Bergamo Holds a Delight for the Eyes Hidden Behind its Walls
Bergamo is a city in the north of Italy in the Lombardy region about 60 kilometres north east of Milan. It is a small town, but certainly worth a visit although it is sufficient for a one-day visit. To travel here, the best option is via Milan, where you simply make a change at the Orio al Serio Airport in Milan to continue to Bergamo.
It is a charming city where you can spend a lovely time in this medieval site, which is flourishing today resplendent in a modern Italy.
The city is characterized by two main parts.
These comprise the Upper City and the Lower City, both sides connected by a funicular. Touristically the more attractive is Upper City, since it consists of many voices transmitted by echoes of its high walls, palaces, churches, squares and narrow stone streets ‒ it certainly makes for a wonderful place to visit in Bergamo.
If you do not have much time, at least visit the Basilica di Santa Maria Maggiore, which inside houses a beautiful Sanctuary full of artistic gems. It has many decorations, altars, statues and a special quiet that occasionally is interrupted by camera flashes from curious tourists. The entrance is free.

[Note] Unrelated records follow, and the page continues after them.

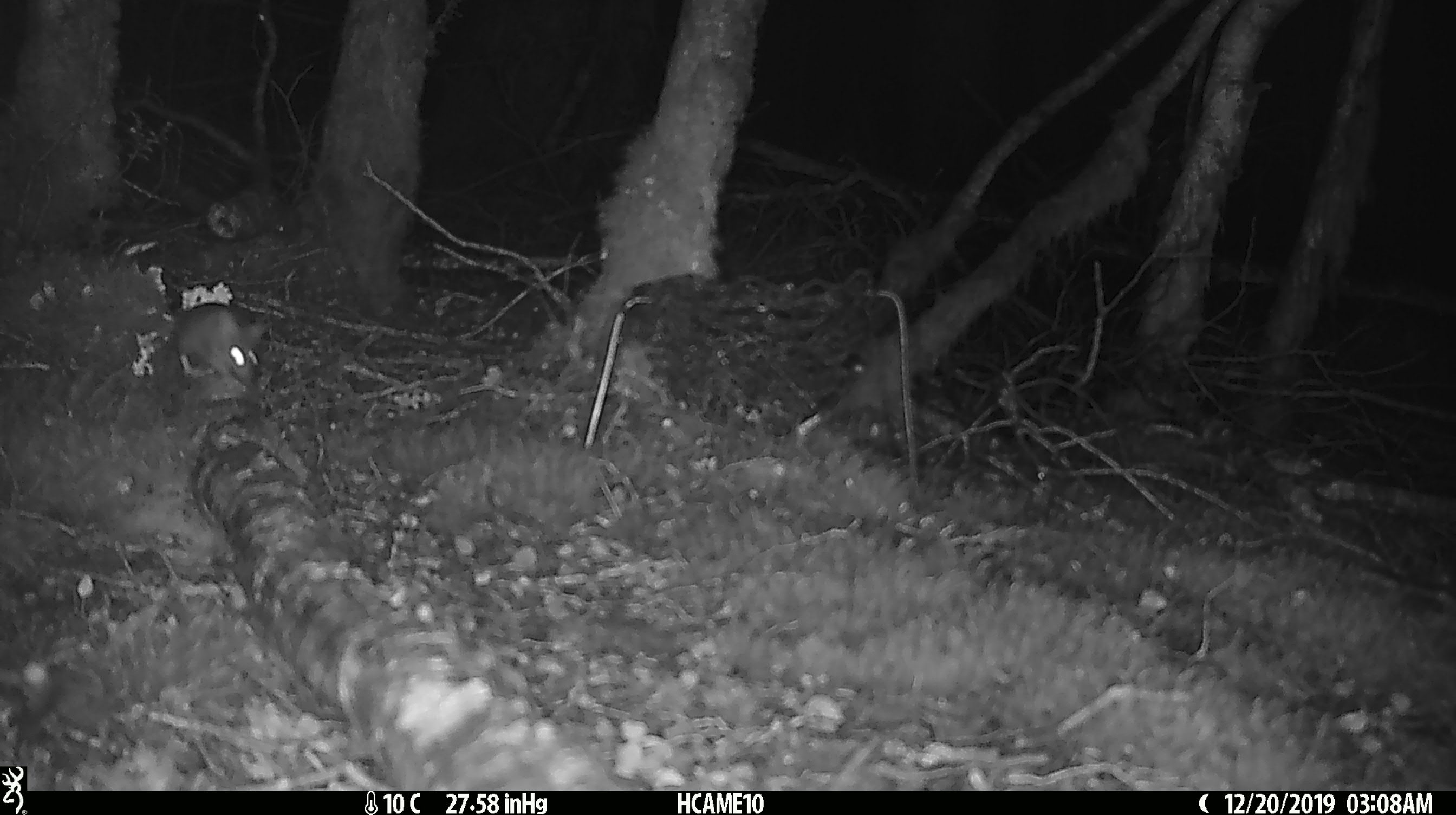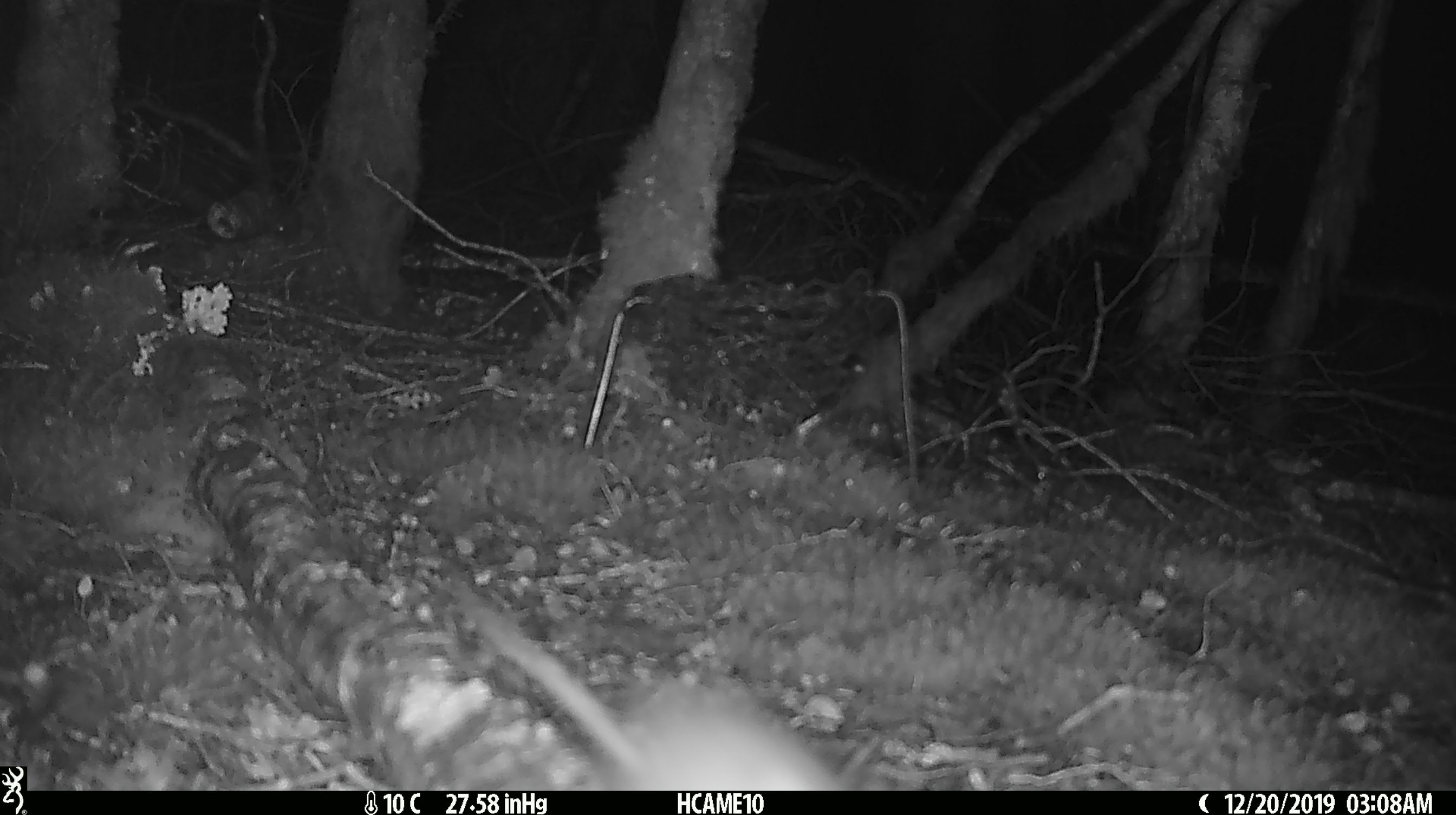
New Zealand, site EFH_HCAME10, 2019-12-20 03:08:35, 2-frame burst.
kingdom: Animalia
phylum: Chordata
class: Mammalia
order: Rodentia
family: Muridae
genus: Mus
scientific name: Mus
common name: mouse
Mouse (Mus).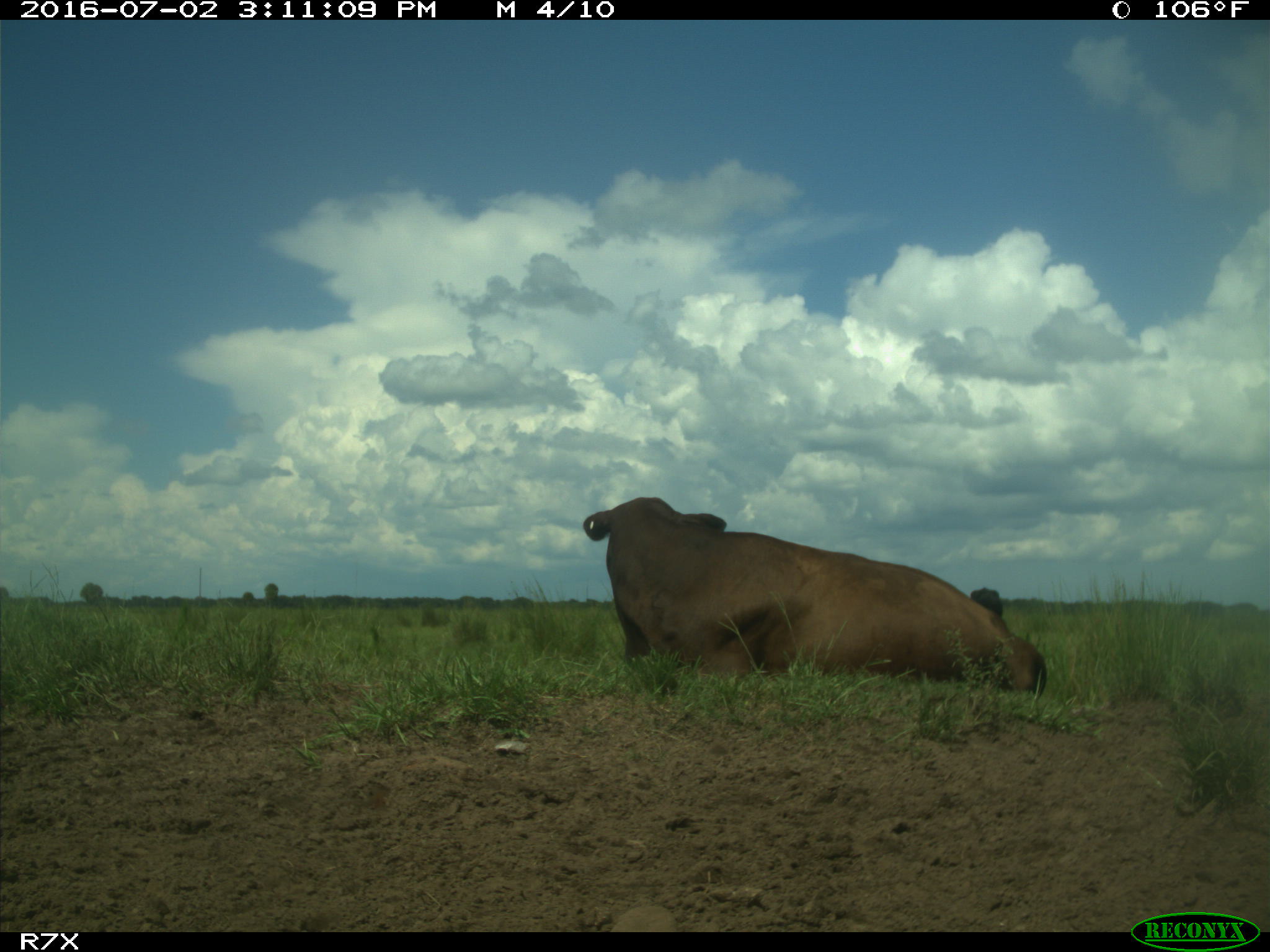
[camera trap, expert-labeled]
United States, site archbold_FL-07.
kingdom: Animalia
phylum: Chordata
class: Mammalia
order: Artiodactyla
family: Bovidae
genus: Bos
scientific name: Bos taurus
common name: domestic cow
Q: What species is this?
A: Bos taurus (domestic cow).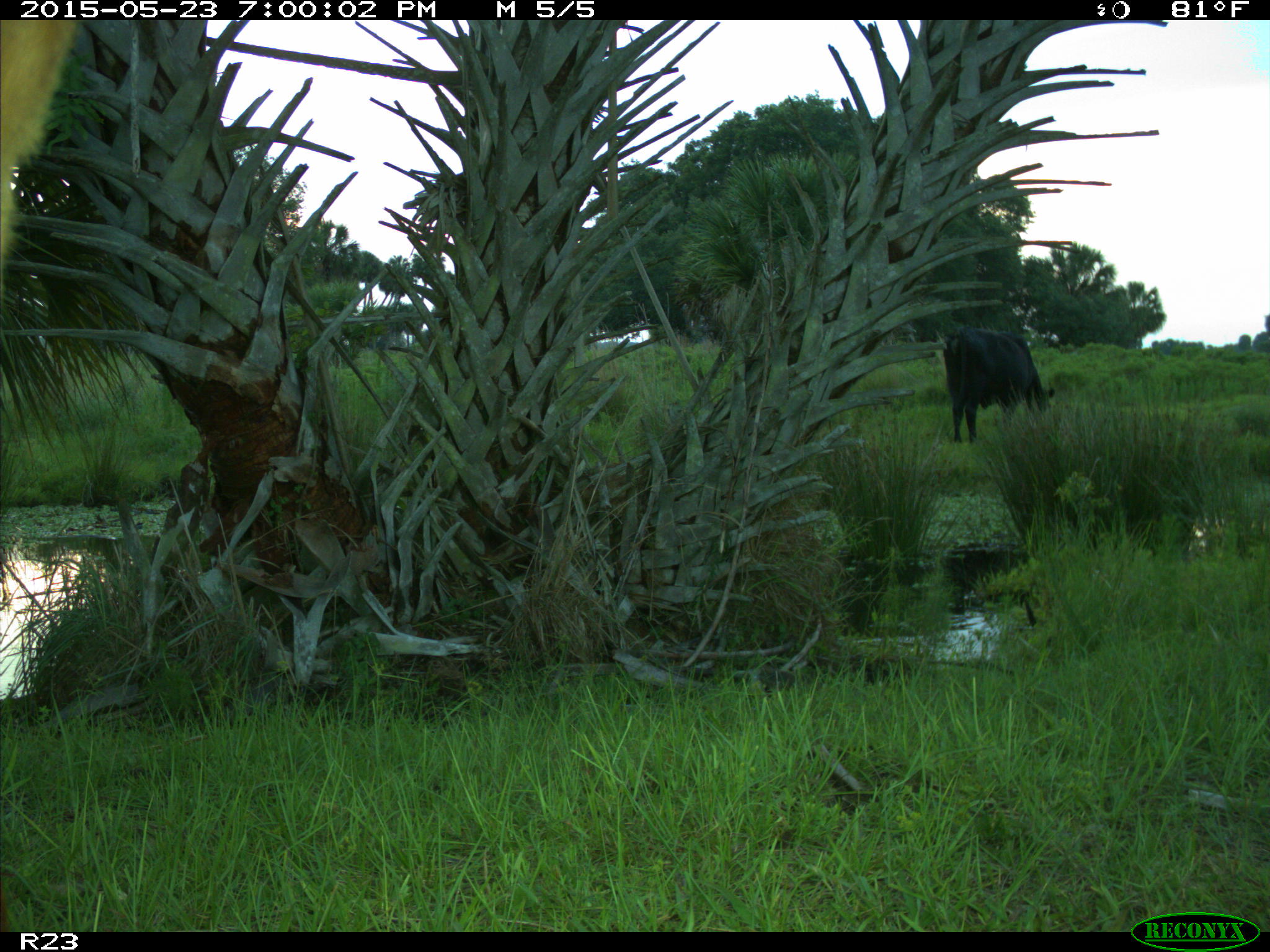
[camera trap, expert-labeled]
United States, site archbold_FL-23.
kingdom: Animalia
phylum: Chordata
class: Mammalia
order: Artiodactyla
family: Bovidae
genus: Bos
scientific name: Bos taurus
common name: domestic cow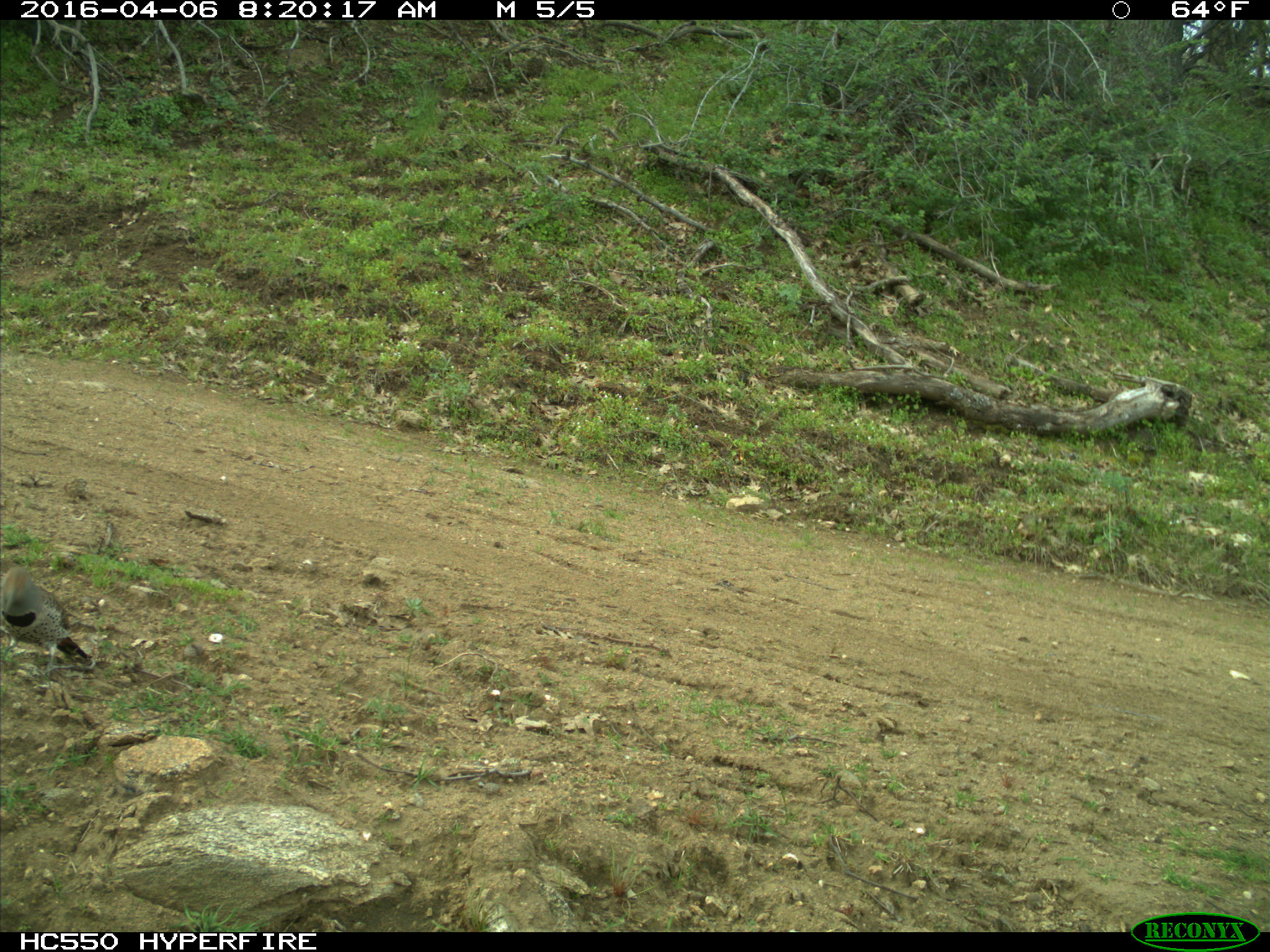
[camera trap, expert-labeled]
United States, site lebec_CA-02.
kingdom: Animalia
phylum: Chordata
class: Aves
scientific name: Aves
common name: birds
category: unidentified bird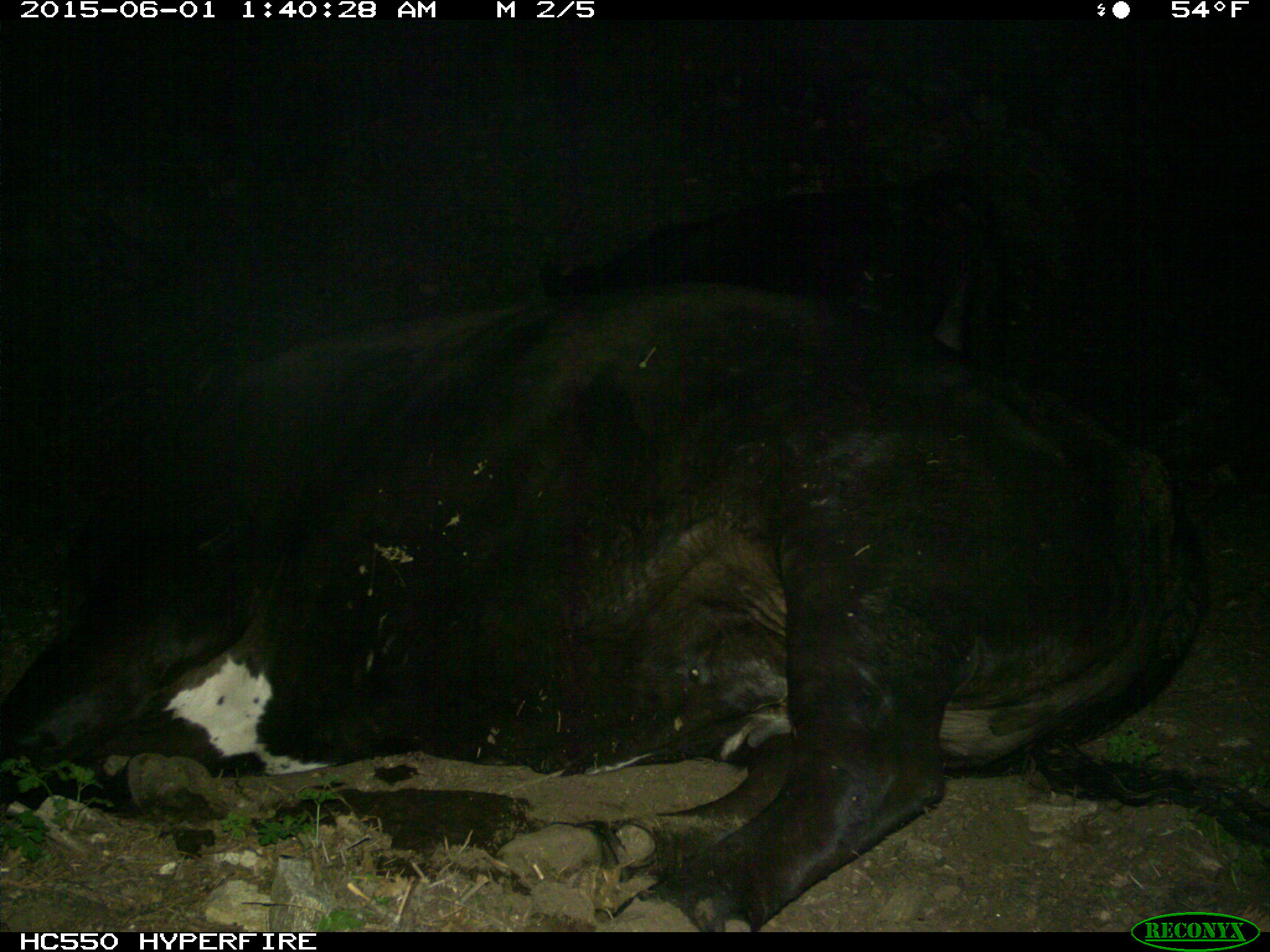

Moreover, Old Town Square is not to be missed and when arriving and walking from Santa Maria Maggiore, you are bound to discover it. This place is lovely and very welcoming; surrounded by medieval buildings it manages to be the ideal place to have coffee and relax in the sun on a terrace.
The Old Town Square has a fountain which refreshes a little, especially during the hot summers.
The Palazzo della Ragione is found in the same place, and it is the oldest City Hall of Italy.
If you keep walking through the Old Town Square, you will arrive at another very interesting venue, the New Palace. The New Palace of Bergamo is now the Civic Library with big rooms furnished with great and precious paintings and frescoes.
Another jewel of Bergamo is the Duomo, a most famous church of the city that you must see if you visit this medieval place. Perhaps it is true that the inside is more interesting than the outside; however, you must enter to see the inside too and make your own judgement.
Then, in the Piazza del Duomo, we have the Colleoni Chapel, beautiful outside and inside. It was built in the fifteenth century as a mausoleum by Bartolomeo Colleoni. He ordered it to be built and it is a magnificent work of art on the site of the former sacristy of Santa Maria Maggiore. It was Colleoni himself who commissioned his soldiers to demolish the sacristy to make way for his mausoleum, maybe not achieved by the best means.
And now let's visit the Lower City to return to contemporary times of beautiful Italy. Here we can see how the northern Italians live and visit the shops and bars, churches, restaurants and theatres.
All this makes up Bergamo, but there is also a train station from where you can visit Milan and all the connections that this city offers.
If we had to choose a prominent place in the Lower City, maybe we'll stay with the Porta Nuova, where there are main streets, bus connections and where life is in full swing, with its passers-by, shoppers and students.